The service implementation captures stdout and stderr from the CLI process, broadcasting progress updates through the `LogMessageReceived` event to provide real-time feedback during model downloads.

## Summary

- **AntSK treats Ollama as an OpenAI-compatible provider** by rewriting HTTP requests to redirect from `api.openai.com` to the local Ollama server endpoint.
- **Model configuration** requires `AIType.Ollama` and an endpoint URL like `http://127.0.0.1:11434/` stored in the `AIModels` repository.
- **HTTP adaptation** happens through `OpenAIHttpClientHandler`, which modifies request URIs to target `/v1/chat/completions` and `/v1/embeddings` on the Ollama instance.
- **Kernel registration** uses standard `AddOpenAIChatCompletion` with a dummy API key (`"NotNull"`) and the custom HTTP client from `OpenAIHttpClientHandlerUtil`.
- **Model management** is facilitated by `OllamaService.OllamaPull`, which executes the `ollama pull` CLI command and streams results to the admin UI.
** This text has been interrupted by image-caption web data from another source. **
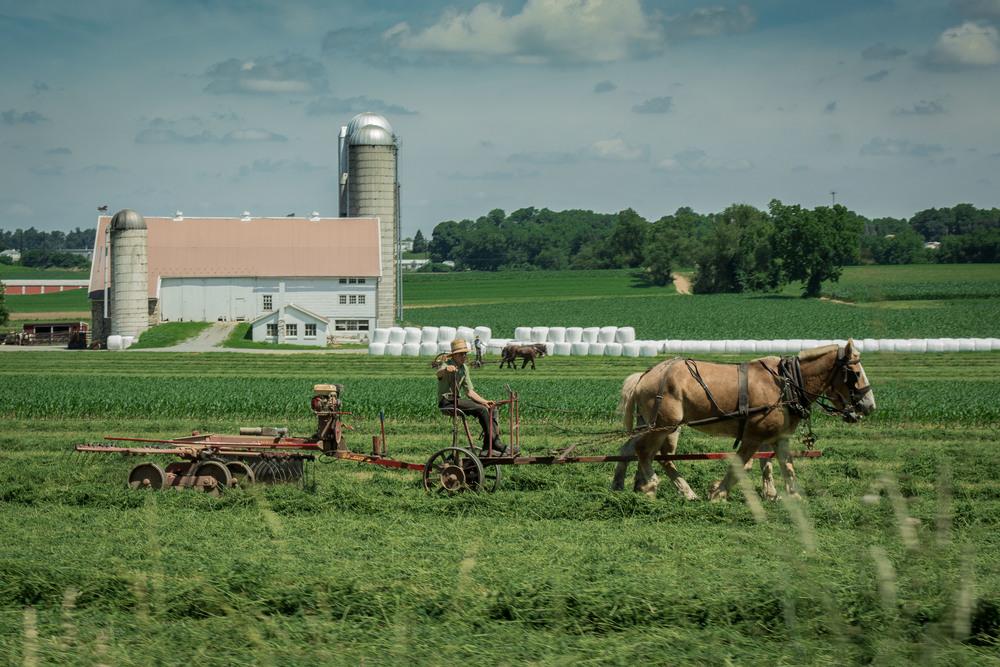 Amish farmers were working everywhere, Southeastern PA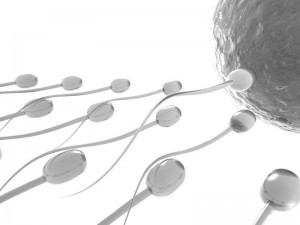 Enhancing-Food-Quality-and-Quantity-of-Sperm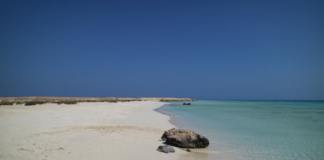 Find the best sea shores in Egypt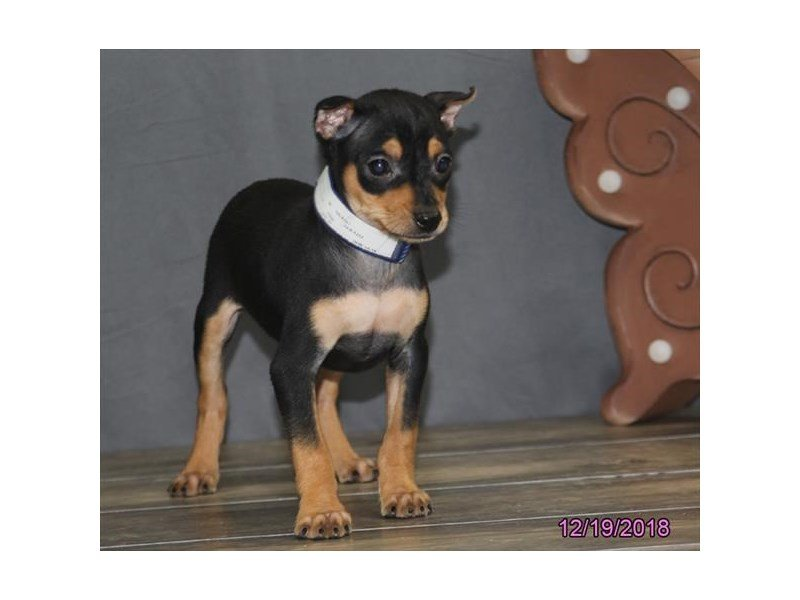 Miniature Pinscher-Male-Black / Tan-2245971-Petland Summerville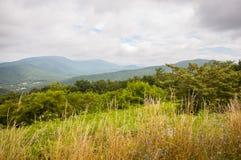 Stjälk av gräs med dimmiga berg i bakgrund Royaltyfria Bilder
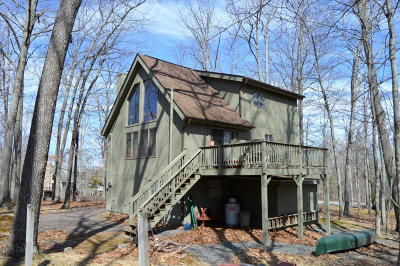 Masthope Single Family Home For Sale: 143 Laurel Rd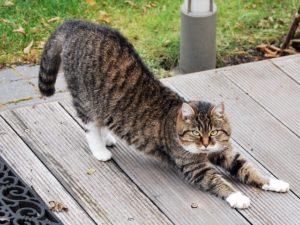 ストレッチをする猫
## Frequently Asked Questions

### How does AntSK handle authentication when connecting to Ollama?

AntSK passes a placeholder API key (`"NotNull"`) to satisfy the Semantic Kernel OpenAI connector's requirement for non-null authentication headers. Since Ollama runs locally and does not validate API keys, the actual credential value is ignored, allowing seamless integration without exposing real OpenAI keys.
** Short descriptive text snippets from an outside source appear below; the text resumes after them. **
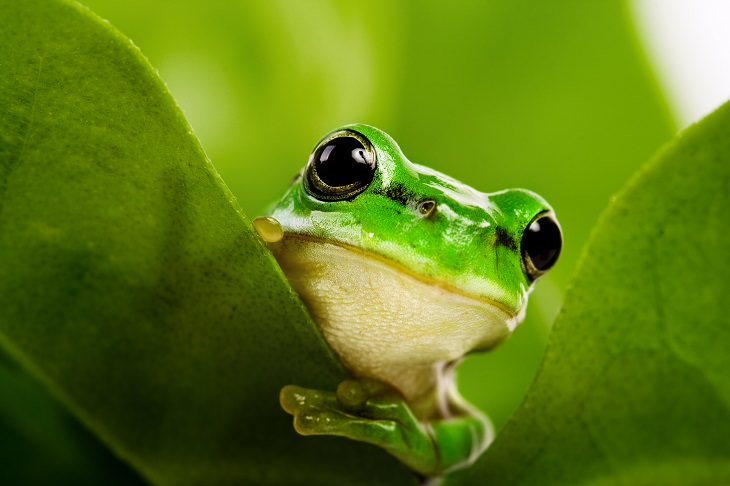 short inspirational story: the group of frogs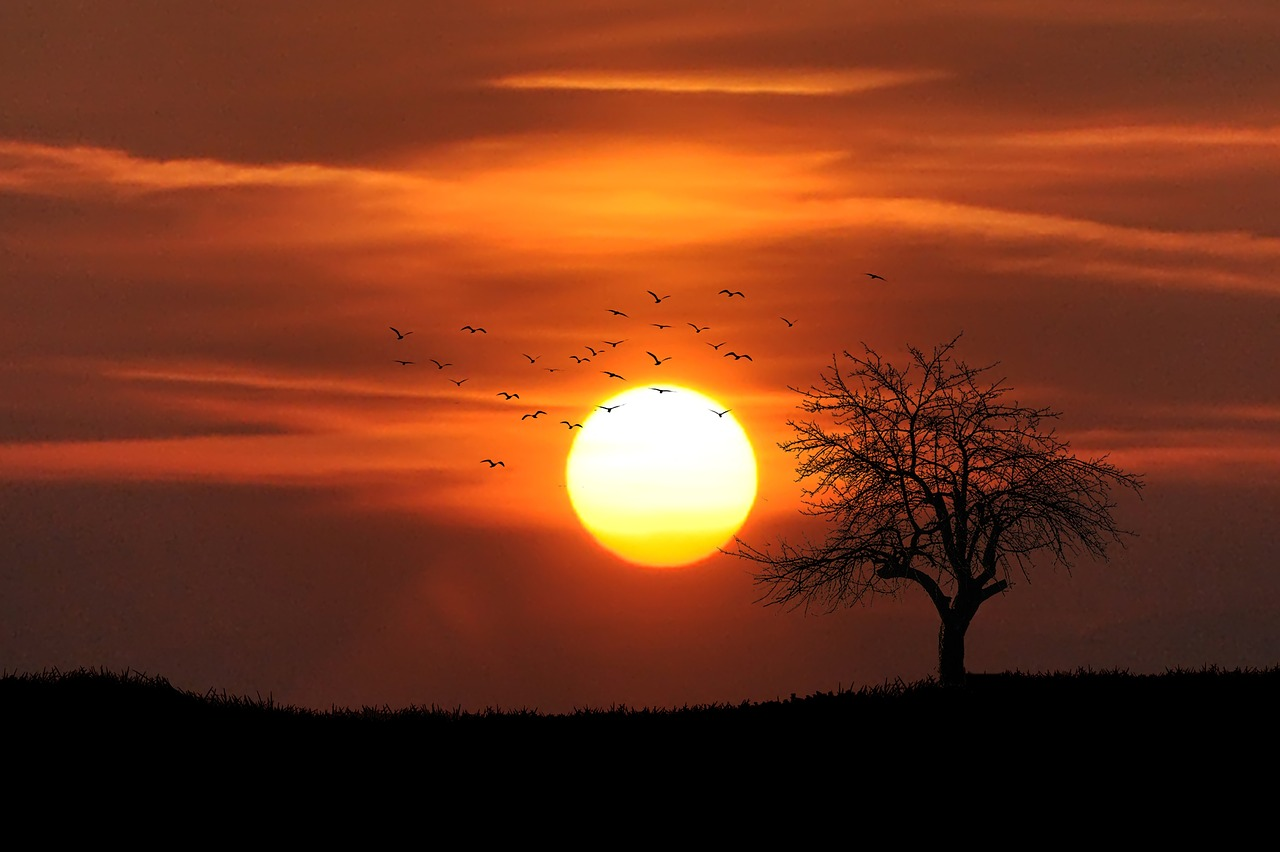 sunset-742744_1280.jpg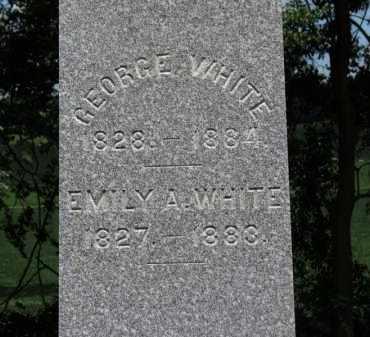 WHITE, EMILY A. - Erie County, Ohio   EMILY A. WHITE - Ohio Gravestone Photos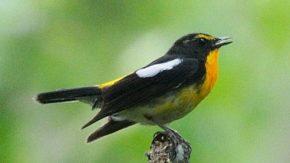 円山の鳥類
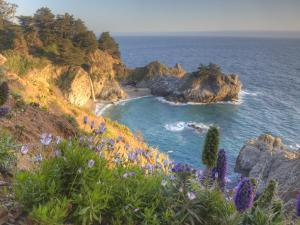 Mcway Falls at Julia Pfieffer Burns State Park Near Big Sur, California, USA by Chuck Haney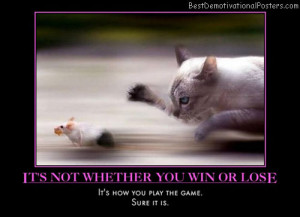 ... -you-win-or-lose-cat-mouse-chase-humor-best-demotivational-posters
### Can I use both chat and embedding models from Ollama in the same AntSK application?

Yes. AntSK supports simultaneous use of Ollama models for both operations by setting `AIType.Ollama` for chat completion models and `AIType.OllamaEmbedding` for embedding models. Both types use the same HTTP client adaptation logic but register different Semantic Kernel services (chat completion versus text embedding) in `KernelService.WithTextGenerationByAIType`.

### What URL paths does AntSK rewrite to support Ollama's API?

The `OpenAIHttpClientHandler` specifically intercepts requests to `/v1/chat/completions` and `/v1/embeddings`, rewriting the host and scheme to match the configured Ollama base URL (e.g., `http://127.0.0.1:11434`). This allows the OpenAI SDK to generate requests that Ollama's OpenAI-compatible server can process without protocol modifications.

### How do I download a new model into Ollama from the AntSK interface?

Navigate to the AI model settings page and click the "下载模型" button. This invokes `OllamaService.OllamaPull`, which executes `ollama pull <model-name>` as a subprocess and displays real-time CLI output in the interface. Ensure the Ollama CLI is installed and available in the system PATH for this feature to function.